start
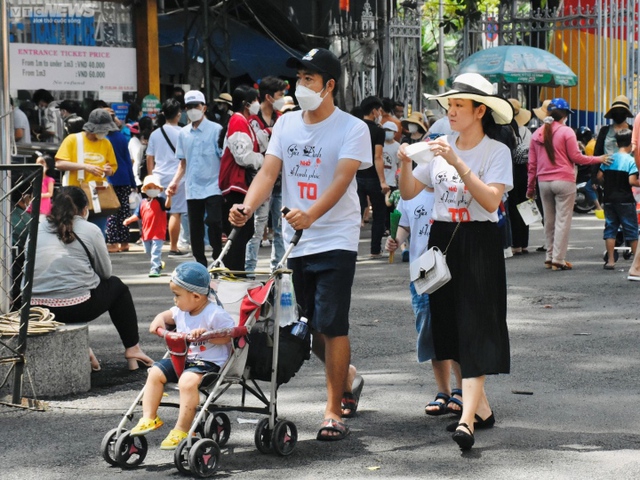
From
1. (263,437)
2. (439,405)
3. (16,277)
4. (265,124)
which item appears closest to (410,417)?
(439,405)

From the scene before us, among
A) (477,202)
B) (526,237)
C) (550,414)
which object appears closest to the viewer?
(477,202)

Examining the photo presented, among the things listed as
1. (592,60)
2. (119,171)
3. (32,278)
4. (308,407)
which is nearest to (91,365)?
(32,278)

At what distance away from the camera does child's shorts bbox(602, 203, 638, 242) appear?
13.4 meters

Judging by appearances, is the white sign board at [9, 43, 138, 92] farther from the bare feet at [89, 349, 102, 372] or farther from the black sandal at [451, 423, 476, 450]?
the black sandal at [451, 423, 476, 450]

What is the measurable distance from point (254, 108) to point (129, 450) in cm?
654

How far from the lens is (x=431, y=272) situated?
6.26m

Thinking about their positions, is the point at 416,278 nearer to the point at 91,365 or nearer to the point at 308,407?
the point at 308,407

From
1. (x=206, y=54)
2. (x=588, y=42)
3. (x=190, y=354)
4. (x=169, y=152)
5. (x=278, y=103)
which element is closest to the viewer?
(x=190, y=354)

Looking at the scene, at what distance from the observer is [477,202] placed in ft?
20.4

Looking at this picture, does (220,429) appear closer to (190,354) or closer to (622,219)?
(190,354)

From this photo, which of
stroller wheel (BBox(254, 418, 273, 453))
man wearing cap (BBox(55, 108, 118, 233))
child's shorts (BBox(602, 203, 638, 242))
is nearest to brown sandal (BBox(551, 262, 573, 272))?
child's shorts (BBox(602, 203, 638, 242))

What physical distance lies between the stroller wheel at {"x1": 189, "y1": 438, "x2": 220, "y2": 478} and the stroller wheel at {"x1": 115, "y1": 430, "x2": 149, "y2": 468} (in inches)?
16.2

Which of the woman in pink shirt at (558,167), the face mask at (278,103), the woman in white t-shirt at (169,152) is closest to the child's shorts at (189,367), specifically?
the face mask at (278,103)

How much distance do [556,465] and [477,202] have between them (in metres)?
1.39
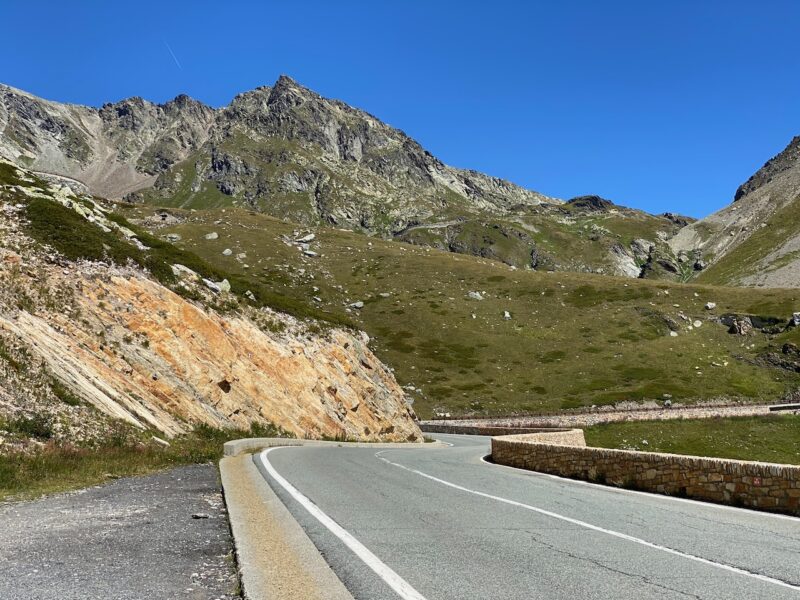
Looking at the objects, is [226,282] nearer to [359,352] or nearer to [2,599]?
[359,352]

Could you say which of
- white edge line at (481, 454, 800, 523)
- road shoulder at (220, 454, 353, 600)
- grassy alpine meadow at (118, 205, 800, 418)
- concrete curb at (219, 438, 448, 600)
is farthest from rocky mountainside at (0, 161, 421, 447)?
white edge line at (481, 454, 800, 523)

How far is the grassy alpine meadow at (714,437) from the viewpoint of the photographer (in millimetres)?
41188

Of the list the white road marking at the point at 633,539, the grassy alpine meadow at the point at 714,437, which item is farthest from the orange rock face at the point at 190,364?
the grassy alpine meadow at the point at 714,437

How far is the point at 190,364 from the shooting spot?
2888 centimetres

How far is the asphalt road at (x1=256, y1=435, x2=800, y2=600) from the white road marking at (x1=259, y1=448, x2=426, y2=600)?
2 centimetres

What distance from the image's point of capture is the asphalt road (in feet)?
19.0

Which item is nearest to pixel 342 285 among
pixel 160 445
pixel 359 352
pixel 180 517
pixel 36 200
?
pixel 359 352

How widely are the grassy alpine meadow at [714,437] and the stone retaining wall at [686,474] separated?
90.7 ft

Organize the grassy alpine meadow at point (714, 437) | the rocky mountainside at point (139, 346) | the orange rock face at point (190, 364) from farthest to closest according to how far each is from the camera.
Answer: the grassy alpine meadow at point (714, 437) → the orange rock face at point (190, 364) → the rocky mountainside at point (139, 346)

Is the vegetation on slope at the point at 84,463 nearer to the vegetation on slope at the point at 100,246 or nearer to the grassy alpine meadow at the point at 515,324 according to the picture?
the vegetation on slope at the point at 100,246

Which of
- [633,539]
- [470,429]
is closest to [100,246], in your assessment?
[633,539]

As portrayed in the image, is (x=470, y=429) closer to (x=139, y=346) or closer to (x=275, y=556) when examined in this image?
(x=139, y=346)

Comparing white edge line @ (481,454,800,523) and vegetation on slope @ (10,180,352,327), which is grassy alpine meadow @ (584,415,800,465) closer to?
white edge line @ (481,454,800,523)

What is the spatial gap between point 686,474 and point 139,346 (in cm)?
2451
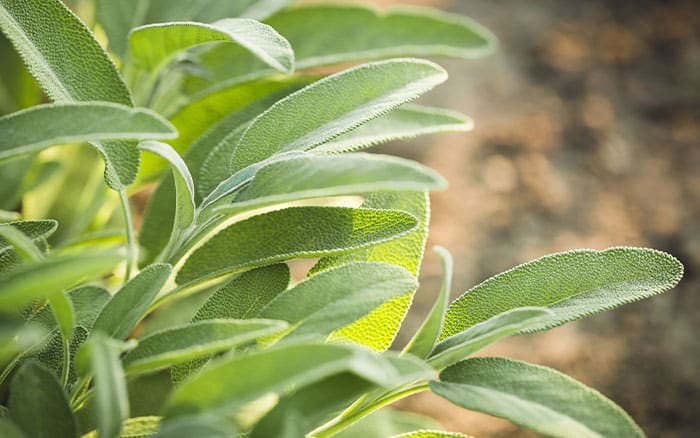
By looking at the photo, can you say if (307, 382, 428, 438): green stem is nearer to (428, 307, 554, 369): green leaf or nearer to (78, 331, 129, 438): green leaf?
(428, 307, 554, 369): green leaf

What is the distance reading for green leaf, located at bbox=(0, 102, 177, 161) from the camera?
33cm

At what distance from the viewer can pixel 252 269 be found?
43 centimetres

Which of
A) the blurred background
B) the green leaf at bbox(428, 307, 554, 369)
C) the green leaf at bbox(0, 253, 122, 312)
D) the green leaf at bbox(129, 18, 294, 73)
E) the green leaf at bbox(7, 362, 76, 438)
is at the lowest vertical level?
the blurred background

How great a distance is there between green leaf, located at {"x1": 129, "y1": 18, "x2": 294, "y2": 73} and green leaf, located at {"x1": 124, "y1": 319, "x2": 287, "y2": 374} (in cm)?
12

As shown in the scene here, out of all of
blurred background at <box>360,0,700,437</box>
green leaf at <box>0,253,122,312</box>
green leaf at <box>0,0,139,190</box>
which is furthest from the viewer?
blurred background at <box>360,0,700,437</box>

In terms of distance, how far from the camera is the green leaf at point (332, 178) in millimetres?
319

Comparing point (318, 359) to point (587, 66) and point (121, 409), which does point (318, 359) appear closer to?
point (121, 409)

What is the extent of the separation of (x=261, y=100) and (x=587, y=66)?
1138 millimetres

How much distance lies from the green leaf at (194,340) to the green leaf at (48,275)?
0.05 metres

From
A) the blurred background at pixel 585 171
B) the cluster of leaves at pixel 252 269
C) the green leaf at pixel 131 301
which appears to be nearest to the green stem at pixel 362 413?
the cluster of leaves at pixel 252 269

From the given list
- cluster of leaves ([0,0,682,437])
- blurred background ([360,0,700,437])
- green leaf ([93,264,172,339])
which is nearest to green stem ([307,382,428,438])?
cluster of leaves ([0,0,682,437])

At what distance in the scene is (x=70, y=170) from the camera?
2.31 ft

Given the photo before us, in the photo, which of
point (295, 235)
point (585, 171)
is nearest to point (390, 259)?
point (295, 235)

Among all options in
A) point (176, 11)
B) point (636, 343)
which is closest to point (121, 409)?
point (176, 11)
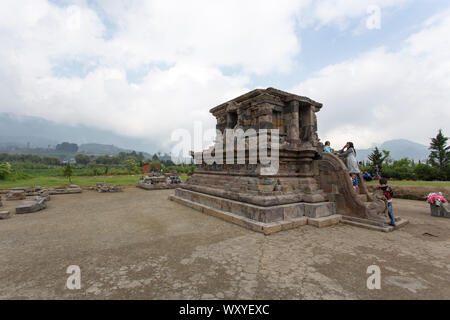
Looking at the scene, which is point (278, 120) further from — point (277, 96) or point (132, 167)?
point (132, 167)

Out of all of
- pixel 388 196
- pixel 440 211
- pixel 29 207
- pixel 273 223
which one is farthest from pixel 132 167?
pixel 440 211

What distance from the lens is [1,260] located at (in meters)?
3.77

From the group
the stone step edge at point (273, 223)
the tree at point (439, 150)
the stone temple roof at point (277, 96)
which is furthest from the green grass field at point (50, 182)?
the tree at point (439, 150)

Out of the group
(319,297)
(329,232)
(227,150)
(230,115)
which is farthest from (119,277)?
(230,115)

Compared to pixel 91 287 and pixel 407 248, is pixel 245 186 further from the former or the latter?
pixel 91 287

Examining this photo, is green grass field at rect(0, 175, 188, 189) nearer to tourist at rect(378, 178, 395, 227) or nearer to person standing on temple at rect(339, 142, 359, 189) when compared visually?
person standing on temple at rect(339, 142, 359, 189)

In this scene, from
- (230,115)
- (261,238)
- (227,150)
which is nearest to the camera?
(261,238)

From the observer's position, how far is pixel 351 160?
291 inches

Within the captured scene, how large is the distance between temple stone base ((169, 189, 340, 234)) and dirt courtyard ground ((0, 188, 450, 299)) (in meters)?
0.27

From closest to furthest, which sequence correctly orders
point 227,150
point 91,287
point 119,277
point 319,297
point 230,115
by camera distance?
point 319,297
point 91,287
point 119,277
point 227,150
point 230,115

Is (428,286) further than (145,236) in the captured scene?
No

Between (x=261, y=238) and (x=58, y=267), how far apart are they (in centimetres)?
399

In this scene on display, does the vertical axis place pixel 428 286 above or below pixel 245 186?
below

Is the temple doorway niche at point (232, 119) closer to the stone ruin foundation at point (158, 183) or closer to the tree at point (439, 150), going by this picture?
the stone ruin foundation at point (158, 183)
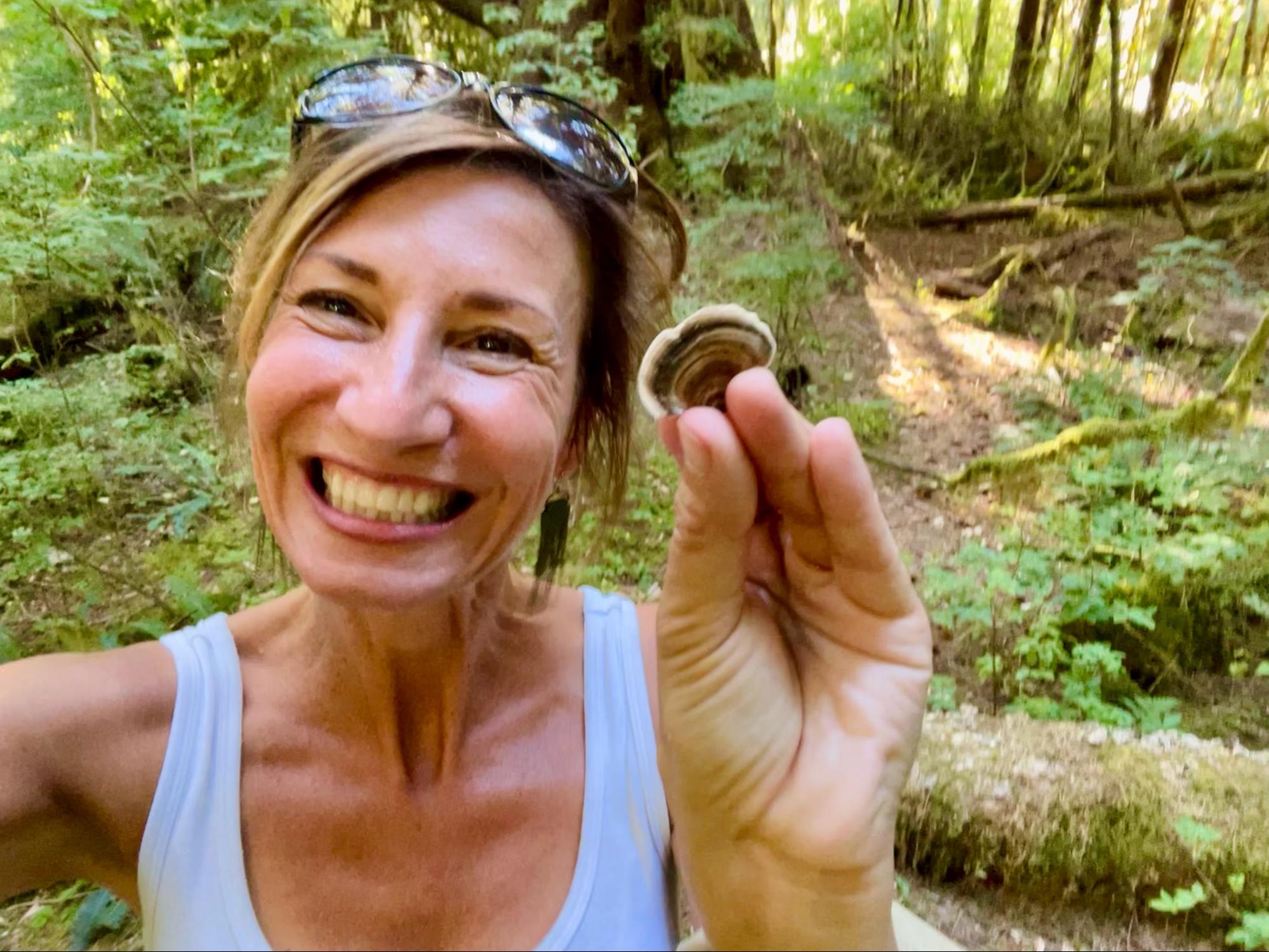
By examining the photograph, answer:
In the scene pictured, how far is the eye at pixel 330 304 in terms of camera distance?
2.17 feet

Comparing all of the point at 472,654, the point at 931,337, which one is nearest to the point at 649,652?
the point at 472,654

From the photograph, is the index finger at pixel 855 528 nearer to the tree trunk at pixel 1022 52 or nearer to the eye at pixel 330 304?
the eye at pixel 330 304

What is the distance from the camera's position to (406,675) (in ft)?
2.77

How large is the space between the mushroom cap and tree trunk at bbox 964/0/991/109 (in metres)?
2.94

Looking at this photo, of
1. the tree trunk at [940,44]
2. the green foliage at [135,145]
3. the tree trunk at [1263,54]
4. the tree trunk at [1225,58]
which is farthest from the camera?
the tree trunk at [940,44]

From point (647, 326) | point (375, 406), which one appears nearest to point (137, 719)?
point (375, 406)

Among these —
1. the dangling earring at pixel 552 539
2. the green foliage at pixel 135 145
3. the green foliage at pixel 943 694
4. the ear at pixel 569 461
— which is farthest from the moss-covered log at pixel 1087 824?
the green foliage at pixel 135 145

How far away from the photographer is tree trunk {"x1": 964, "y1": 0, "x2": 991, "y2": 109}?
278cm

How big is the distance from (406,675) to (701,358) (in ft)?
1.76

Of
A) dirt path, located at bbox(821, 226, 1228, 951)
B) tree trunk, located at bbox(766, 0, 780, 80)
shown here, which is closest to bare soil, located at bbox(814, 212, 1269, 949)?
dirt path, located at bbox(821, 226, 1228, 951)

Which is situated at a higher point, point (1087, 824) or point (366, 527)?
point (366, 527)

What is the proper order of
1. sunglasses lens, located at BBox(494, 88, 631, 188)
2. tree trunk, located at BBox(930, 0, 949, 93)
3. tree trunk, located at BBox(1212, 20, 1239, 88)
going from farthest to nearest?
tree trunk, located at BBox(930, 0, 949, 93), tree trunk, located at BBox(1212, 20, 1239, 88), sunglasses lens, located at BBox(494, 88, 631, 188)

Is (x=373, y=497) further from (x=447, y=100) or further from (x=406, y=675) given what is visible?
(x=447, y=100)

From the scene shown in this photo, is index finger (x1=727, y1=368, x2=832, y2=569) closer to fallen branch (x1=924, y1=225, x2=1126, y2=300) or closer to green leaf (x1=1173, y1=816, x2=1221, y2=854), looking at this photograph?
green leaf (x1=1173, y1=816, x2=1221, y2=854)
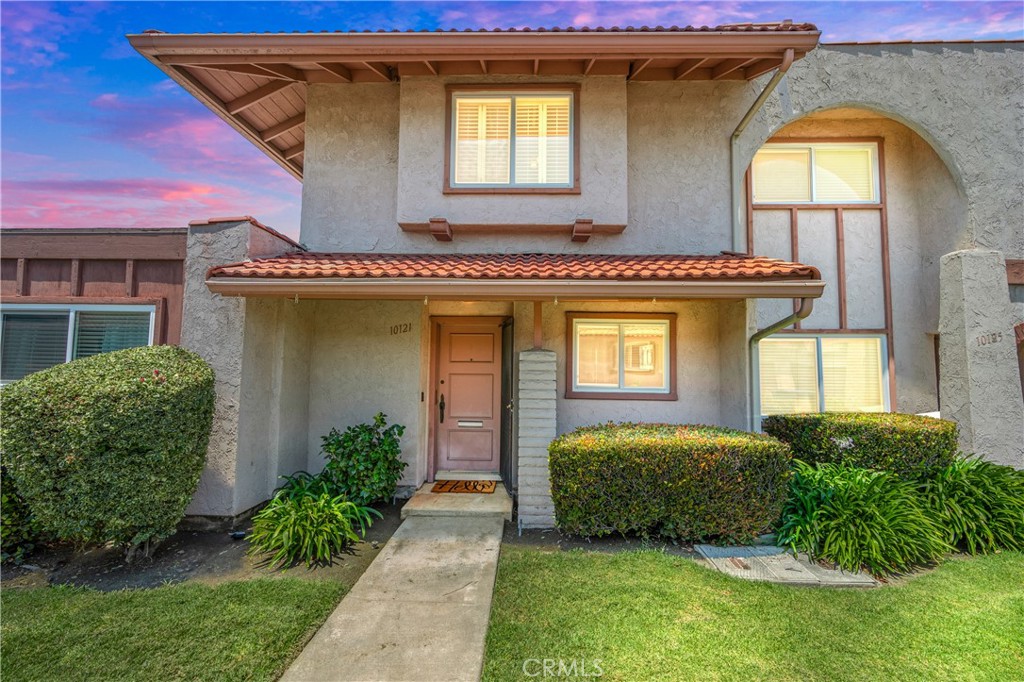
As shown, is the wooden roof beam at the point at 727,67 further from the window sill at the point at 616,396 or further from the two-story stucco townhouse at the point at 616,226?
the window sill at the point at 616,396

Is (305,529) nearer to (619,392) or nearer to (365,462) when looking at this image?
(365,462)

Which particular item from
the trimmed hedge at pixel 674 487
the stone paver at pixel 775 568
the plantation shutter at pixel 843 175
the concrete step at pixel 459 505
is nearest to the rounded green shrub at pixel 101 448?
the concrete step at pixel 459 505

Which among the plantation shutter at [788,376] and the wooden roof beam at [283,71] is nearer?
the wooden roof beam at [283,71]

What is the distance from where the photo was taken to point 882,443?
20.8 ft

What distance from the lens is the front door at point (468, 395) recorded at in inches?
316

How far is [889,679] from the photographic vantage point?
316 cm

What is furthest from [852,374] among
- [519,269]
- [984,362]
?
[519,269]

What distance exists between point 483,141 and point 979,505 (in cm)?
847

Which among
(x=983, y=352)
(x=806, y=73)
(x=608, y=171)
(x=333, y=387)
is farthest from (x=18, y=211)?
(x=983, y=352)

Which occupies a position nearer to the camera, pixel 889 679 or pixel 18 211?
pixel 889 679

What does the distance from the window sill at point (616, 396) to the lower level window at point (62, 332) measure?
609cm

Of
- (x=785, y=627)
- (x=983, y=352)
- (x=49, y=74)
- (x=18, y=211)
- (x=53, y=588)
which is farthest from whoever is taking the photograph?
(x=49, y=74)

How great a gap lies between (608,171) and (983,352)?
6546 mm

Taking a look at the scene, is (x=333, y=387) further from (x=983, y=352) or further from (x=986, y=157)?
end
→ Problem: Reproduce the listing from the line with "Which item is nearest to pixel 342 285 among" to the line with "43 centimetres", including both of those lines, and keep each line as it appears. Leave the pictures out.

→ Result for this exercise:
Which item is nearest to pixel 342 285 among
pixel 160 445
pixel 359 352
pixel 180 517
pixel 36 200
?
pixel 359 352

How widely are the grassy alpine meadow at [714,437] and the stone retaining wall at [686,474] separated?
90.7 ft

Organize the grassy alpine meadow at point (714, 437) | the rocky mountainside at point (139, 346) | the orange rock face at point (190, 364) from farthest to closest according to how far each is from the camera.
Answer: the grassy alpine meadow at point (714, 437) → the orange rock face at point (190, 364) → the rocky mountainside at point (139, 346)

Is the vegetation on slope at the point at 84,463 nearer to the vegetation on slope at the point at 100,246 or nearer to the grassy alpine meadow at the point at 515,324 according to the picture?
the vegetation on slope at the point at 100,246

Which of
- [633,539]
- [470,429]
is closest to [100,246], in your assessment?
[633,539]

As portrayed in the image, is (x=470, y=429) closer to (x=139, y=346) or closer to (x=275, y=556) when examined in this image?
(x=139, y=346)

Comparing white edge line @ (481,454,800,523) and vegetation on slope @ (10,180,352,327), which is grassy alpine meadow @ (584,415,800,465) closer to?
white edge line @ (481,454,800,523)

What is the spatial gap between point 686,474 and point 139,346 (in cm)?
2451
By looking at the photo, can you say if (307, 382, 428, 438): green stem is nearer to (428, 307, 554, 369): green leaf or nearer to (78, 331, 129, 438): green leaf?
(428, 307, 554, 369): green leaf

What is the distance reading for green leaf, located at bbox=(0, 102, 177, 161) from the camera?
33cm

At what distance from the viewer can pixel 252 269 be found?
43 centimetres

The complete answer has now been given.